**Activity:** Go through the listing below and show each line that has the word "level".

**Extracted information:**
'''

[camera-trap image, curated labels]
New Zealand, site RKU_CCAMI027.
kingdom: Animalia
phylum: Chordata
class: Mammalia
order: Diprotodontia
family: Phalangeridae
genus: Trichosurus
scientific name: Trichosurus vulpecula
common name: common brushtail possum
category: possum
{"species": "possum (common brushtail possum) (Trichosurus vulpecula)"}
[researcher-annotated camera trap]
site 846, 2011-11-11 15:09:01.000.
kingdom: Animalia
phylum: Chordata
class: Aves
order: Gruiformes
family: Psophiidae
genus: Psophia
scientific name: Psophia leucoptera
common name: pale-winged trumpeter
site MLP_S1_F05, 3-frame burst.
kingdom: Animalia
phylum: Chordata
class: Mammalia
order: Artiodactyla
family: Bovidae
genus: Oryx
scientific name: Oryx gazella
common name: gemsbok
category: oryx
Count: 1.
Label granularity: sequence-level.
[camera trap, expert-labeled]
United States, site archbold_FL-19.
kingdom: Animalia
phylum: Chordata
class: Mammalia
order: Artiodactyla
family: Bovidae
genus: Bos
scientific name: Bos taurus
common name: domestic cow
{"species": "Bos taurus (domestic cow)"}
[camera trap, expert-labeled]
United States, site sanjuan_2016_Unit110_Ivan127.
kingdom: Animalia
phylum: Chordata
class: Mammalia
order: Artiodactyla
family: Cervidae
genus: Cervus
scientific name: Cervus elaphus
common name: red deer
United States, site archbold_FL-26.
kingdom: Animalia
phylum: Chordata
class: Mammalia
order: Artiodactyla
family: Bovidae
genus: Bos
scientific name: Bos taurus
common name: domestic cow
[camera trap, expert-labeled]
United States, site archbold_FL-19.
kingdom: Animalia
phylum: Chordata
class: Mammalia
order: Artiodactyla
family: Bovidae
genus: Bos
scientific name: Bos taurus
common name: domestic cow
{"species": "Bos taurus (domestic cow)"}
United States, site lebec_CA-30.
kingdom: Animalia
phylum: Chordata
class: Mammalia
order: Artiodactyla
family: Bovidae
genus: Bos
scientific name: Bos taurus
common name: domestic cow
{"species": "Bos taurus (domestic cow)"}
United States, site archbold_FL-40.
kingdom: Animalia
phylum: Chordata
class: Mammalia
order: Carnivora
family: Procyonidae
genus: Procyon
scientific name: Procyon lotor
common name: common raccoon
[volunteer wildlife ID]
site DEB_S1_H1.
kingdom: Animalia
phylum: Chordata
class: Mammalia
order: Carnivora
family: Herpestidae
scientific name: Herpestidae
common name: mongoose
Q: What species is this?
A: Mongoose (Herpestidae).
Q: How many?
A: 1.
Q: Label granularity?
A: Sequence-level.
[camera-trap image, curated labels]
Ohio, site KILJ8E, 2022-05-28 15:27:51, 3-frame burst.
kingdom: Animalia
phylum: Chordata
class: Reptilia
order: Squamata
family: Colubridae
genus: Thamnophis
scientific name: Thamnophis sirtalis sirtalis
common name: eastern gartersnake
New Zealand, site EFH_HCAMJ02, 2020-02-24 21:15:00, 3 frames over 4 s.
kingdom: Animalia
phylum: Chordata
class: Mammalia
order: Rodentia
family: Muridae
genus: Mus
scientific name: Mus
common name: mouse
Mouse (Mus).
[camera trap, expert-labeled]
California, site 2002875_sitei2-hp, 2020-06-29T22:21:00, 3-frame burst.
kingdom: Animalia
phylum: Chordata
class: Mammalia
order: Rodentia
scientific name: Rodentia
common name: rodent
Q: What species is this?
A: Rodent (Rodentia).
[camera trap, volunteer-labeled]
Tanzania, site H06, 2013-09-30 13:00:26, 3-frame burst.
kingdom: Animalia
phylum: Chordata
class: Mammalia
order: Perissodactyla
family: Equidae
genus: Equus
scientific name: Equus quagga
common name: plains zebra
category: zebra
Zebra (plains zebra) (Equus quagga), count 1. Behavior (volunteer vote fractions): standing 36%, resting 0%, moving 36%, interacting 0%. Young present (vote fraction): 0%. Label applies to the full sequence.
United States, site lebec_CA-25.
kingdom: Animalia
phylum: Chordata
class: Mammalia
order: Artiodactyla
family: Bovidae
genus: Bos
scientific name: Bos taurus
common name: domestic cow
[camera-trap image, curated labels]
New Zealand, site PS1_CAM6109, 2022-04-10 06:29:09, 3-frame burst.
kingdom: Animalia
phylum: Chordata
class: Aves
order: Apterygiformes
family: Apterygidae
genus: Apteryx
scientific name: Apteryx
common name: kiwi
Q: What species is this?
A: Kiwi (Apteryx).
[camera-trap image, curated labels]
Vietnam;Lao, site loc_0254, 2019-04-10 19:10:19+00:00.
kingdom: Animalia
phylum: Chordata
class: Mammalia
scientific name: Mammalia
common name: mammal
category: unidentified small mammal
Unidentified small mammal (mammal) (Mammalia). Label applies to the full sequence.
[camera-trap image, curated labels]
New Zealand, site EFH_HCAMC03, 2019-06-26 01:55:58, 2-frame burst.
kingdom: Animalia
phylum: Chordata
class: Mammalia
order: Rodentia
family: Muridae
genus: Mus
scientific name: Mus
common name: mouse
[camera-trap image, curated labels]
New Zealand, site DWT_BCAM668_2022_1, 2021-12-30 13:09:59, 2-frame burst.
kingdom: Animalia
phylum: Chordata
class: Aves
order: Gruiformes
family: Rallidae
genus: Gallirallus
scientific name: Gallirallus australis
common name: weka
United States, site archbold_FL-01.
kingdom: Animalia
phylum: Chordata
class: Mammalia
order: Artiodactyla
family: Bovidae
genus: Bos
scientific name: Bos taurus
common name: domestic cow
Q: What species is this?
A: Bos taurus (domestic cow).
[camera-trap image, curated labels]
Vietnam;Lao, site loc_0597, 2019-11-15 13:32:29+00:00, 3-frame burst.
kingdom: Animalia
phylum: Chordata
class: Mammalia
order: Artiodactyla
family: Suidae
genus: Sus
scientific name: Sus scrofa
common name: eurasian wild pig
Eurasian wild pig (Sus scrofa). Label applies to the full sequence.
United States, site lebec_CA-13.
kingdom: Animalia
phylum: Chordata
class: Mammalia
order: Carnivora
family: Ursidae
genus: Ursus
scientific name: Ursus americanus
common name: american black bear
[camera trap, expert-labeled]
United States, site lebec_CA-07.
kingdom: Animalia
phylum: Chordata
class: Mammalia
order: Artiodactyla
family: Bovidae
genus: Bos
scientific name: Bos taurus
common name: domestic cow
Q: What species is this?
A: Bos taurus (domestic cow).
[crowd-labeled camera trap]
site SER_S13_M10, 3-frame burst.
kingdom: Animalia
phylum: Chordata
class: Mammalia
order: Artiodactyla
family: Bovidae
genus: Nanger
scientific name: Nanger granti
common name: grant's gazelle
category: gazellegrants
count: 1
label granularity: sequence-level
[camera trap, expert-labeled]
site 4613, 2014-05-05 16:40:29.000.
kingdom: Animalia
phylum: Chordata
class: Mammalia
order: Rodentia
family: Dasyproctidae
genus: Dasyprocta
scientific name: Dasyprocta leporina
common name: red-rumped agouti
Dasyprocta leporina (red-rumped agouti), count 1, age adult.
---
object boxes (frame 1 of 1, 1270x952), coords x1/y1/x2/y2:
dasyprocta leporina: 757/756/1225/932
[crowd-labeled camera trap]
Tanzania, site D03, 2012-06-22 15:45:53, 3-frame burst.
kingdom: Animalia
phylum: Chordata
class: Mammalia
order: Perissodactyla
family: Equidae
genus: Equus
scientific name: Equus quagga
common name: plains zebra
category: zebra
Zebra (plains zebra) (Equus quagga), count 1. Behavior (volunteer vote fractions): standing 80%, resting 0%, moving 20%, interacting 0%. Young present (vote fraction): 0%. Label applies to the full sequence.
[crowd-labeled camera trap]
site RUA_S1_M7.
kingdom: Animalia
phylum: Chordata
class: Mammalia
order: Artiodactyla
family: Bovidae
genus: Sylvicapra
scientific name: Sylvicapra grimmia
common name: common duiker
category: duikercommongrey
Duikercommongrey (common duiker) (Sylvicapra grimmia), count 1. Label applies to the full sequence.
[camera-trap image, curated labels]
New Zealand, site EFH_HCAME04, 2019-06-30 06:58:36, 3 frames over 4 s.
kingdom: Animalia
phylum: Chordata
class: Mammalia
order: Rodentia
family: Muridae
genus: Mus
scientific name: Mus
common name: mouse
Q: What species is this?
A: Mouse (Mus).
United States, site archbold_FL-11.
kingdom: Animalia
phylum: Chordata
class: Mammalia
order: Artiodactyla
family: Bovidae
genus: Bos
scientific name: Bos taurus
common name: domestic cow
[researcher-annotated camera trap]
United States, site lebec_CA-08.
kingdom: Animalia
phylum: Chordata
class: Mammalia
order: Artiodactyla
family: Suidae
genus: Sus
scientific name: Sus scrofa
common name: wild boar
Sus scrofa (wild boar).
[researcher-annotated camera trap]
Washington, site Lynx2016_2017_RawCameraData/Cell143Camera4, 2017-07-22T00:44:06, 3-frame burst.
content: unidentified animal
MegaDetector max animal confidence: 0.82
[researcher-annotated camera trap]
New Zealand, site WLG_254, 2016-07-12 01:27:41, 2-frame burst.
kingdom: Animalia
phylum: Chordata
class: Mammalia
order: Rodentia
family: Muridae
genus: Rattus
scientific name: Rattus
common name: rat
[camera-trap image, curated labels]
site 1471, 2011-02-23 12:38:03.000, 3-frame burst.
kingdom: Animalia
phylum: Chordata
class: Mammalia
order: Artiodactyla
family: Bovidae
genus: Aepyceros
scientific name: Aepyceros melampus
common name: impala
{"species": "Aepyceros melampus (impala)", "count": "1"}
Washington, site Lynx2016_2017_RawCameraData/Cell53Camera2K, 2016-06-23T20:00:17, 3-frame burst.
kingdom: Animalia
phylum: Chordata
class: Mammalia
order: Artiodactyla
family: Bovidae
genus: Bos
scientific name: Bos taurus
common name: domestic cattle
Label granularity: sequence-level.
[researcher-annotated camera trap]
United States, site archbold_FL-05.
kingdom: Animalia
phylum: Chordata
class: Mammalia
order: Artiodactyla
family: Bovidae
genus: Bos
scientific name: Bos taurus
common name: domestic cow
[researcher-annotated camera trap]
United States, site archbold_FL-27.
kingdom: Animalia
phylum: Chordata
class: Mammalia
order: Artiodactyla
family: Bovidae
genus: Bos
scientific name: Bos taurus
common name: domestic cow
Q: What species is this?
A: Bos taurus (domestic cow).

'''

**Problem solution:**
Label granularity: sequence-level.
A: Sequence-level.
label granularity: sequence-level
Label granularity: sequence-level.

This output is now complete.